● **Entries supplied**:

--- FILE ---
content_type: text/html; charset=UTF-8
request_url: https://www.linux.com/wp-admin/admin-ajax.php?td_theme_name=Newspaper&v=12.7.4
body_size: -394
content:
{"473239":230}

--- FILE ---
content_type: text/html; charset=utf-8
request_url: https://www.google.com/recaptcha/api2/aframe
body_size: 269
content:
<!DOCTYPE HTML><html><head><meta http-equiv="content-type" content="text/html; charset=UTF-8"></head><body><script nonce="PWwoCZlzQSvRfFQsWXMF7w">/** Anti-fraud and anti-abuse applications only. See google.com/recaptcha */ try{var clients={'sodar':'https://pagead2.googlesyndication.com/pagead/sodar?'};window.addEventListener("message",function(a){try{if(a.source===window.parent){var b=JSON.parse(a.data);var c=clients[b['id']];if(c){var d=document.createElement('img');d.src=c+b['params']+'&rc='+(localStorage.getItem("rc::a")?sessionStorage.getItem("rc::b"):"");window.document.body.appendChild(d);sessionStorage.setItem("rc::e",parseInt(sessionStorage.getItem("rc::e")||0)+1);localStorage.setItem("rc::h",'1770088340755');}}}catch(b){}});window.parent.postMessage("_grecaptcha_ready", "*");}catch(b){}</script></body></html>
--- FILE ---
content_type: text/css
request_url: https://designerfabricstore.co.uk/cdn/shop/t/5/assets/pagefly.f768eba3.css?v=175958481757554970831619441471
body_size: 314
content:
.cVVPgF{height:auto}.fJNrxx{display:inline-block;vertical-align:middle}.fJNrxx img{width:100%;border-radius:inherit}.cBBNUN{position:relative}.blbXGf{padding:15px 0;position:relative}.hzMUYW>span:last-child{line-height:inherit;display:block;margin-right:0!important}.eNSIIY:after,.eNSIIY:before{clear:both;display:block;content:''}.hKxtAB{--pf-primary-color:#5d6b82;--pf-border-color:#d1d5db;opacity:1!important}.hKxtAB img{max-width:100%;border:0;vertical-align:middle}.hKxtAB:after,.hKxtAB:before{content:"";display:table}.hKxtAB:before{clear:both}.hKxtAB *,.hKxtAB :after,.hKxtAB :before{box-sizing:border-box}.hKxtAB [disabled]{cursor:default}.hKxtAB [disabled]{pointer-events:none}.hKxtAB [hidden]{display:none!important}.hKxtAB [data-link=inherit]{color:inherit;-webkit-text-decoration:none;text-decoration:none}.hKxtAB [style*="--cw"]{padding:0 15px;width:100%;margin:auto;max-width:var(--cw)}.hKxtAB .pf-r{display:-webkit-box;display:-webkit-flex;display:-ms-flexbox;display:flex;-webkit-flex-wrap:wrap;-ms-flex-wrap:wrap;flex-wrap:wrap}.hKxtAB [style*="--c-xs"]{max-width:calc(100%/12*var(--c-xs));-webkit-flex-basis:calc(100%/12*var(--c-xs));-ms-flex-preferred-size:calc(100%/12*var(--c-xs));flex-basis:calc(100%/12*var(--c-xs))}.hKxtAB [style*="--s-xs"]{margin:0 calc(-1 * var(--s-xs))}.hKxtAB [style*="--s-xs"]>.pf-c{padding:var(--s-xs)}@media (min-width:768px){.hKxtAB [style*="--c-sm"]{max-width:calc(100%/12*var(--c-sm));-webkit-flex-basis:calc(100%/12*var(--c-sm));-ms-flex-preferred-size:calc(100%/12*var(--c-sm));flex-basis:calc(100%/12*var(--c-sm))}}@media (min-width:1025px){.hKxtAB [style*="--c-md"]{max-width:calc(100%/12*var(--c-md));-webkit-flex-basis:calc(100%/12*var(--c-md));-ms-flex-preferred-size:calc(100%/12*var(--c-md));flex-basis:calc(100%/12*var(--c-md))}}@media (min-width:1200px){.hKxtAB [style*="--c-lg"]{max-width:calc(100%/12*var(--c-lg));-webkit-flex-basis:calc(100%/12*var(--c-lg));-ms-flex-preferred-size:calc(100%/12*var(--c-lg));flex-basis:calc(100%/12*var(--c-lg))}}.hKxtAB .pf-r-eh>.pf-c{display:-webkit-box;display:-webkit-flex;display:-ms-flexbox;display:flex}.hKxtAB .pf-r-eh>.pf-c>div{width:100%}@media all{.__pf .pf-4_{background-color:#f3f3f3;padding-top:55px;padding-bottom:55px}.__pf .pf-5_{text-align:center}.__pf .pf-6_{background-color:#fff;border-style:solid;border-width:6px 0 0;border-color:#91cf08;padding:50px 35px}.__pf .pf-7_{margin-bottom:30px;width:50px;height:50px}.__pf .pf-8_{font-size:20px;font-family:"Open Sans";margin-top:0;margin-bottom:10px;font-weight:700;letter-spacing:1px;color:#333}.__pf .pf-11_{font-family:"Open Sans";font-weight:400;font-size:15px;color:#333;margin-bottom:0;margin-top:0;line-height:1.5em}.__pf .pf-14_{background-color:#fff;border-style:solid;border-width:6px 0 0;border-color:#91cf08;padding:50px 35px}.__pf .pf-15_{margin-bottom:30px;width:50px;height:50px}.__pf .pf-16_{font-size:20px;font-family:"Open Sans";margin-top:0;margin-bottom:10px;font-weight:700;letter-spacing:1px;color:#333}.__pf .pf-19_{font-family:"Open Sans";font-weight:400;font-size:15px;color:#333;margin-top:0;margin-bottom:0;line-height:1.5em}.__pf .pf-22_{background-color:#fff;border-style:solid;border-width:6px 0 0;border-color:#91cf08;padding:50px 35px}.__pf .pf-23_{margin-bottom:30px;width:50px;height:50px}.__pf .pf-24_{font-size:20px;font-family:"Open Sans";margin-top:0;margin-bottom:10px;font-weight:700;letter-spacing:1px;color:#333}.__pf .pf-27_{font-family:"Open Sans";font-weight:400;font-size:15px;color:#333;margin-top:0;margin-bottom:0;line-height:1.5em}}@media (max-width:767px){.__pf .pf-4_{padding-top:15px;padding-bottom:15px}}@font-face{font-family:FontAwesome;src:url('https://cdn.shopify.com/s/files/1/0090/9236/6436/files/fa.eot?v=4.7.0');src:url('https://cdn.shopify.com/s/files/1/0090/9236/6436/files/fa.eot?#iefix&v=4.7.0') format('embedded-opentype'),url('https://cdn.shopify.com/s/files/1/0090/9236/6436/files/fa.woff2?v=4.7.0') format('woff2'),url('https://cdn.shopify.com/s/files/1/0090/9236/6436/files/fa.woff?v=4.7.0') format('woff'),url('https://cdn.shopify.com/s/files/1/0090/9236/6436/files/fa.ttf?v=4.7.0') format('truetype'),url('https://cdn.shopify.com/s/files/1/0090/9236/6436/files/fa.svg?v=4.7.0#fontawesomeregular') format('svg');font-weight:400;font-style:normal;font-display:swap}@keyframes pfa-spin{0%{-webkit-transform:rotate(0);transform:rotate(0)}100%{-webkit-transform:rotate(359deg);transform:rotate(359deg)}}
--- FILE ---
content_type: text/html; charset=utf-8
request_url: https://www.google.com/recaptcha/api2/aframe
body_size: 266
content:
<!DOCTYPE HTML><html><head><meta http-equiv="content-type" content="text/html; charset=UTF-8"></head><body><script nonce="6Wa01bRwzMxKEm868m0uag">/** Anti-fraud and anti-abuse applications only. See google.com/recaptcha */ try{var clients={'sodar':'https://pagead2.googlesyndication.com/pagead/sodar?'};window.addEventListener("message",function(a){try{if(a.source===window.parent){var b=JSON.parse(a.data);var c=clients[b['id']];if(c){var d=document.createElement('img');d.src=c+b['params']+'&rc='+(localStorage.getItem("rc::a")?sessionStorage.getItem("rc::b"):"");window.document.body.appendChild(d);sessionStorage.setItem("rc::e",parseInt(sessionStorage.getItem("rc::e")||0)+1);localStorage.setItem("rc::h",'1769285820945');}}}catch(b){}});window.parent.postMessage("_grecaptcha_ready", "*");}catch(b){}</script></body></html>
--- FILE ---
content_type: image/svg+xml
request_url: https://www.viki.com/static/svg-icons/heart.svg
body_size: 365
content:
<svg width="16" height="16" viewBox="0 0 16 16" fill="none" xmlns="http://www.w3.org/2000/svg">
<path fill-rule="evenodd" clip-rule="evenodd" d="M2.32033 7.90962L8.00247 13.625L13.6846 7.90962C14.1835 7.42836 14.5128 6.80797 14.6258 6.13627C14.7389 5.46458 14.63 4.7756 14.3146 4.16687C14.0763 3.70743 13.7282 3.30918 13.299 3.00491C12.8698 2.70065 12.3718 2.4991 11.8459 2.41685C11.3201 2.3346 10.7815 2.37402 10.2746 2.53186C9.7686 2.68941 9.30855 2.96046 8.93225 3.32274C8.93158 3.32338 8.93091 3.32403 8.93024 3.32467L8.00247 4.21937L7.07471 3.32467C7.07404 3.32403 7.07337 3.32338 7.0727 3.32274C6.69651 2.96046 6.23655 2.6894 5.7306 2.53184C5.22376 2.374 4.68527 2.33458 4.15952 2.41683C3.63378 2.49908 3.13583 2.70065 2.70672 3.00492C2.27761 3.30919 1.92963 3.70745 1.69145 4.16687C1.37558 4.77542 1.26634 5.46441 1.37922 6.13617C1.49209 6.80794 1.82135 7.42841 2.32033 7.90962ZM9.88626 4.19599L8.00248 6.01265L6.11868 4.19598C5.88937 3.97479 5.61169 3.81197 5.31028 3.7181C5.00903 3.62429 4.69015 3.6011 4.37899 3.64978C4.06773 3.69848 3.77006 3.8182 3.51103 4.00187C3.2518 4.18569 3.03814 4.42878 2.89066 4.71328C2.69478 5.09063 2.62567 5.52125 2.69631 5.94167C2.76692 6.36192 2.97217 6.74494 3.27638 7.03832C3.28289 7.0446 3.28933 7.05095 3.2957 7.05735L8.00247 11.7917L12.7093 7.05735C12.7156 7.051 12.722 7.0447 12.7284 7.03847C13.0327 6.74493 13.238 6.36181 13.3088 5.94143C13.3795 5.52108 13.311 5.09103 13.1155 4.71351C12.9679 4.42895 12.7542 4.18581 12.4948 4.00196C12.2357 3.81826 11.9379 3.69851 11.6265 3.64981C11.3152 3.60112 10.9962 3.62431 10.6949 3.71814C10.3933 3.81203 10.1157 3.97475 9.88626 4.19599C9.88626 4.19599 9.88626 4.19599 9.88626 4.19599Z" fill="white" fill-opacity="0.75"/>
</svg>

● **Task item**:
Please return every line in the data that includes the string "sodar".

● **Answer for the task**:
<!DOCTYPE HTML><html><head><meta http-equiv="content-type" content="text/html; charset=UTF-8"></head><body><script nonce="PWwoCZlzQSvRfFQsWXMF7w">/** Anti-fraud and anti-abuse applications only. See google.com/recaptcha */ try{var clients={'sodar':'https://pagead2.googlesyndication.com/pagead/sodar?'};window.addEventListener("message",function(a){try{if(a.source===window.parent){var b=JSON.parse(a.data);var c=clients[b['id']];if(c){var d=document.createElement('img');d.src=c+b['params']+'&rc='+(localStorage.getItem("rc::a")?sessionStorage.getItem("rc::b"):"");window.document.body.appendChild(d);sessionStorage.setItem("rc::e",parseInt(sessionStorage.getItem("rc::e")||0)+1);localStorage.setItem("rc::h",'1770088340755');}}}catch(b){}});window.parent.postMessage("_grecaptcha_ready", "*");}catch(b){}</script></body></html>
<!DOCTYPE HTML><html><head><meta http-equiv="content-type" content="text/html; charset=UTF-8"></head><body><script nonce="6Wa01bRwzMxKEm868m0uag">/** Anti-fraud and anti-abuse applications only. See google.com/recaptcha */ try{var clients={'sodar':'https://pagead2.googlesyndication.com/pagead/sodar?'};window.addEventListener("message",function(a){try{if(a.source===window.parent){var b=JSON.parse(a.data);var c=clients[b['id']];if(c){var d=document.createElement('img');d.src=c+b['params']+'&rc='+(localStorage.getItem("rc::a")?sessionStorage.getItem("rc::b"):"");window.document.body.appendChild(d);sessionStorage.setItem("rc::e",parseInt(sessionStorage.getItem("rc::e")||0)+1);localStorage.setItem("rc::h",'1769285820945');}}}catch(b){}});window.parent.postMessage("_grecaptcha_ready", "*");}catch(b){}</script></body></html>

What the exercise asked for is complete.